Records to use:

[Begin]

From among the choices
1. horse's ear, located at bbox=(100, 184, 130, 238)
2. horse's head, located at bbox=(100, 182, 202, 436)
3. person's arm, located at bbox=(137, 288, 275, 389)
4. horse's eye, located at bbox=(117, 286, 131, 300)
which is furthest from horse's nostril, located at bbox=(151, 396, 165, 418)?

[End]

Requirement: Write out the records above word for word, keeping every line, number, and bracket unchanged.

Response to this task:
From among the choices
1. horse's ear, located at bbox=(100, 184, 130, 238)
2. horse's head, located at bbox=(100, 182, 202, 436)
3. person's arm, located at bbox=(137, 288, 275, 389)
4. horse's eye, located at bbox=(117, 286, 131, 300)
which is furthest from horse's nostril, located at bbox=(151, 396, 165, 418)?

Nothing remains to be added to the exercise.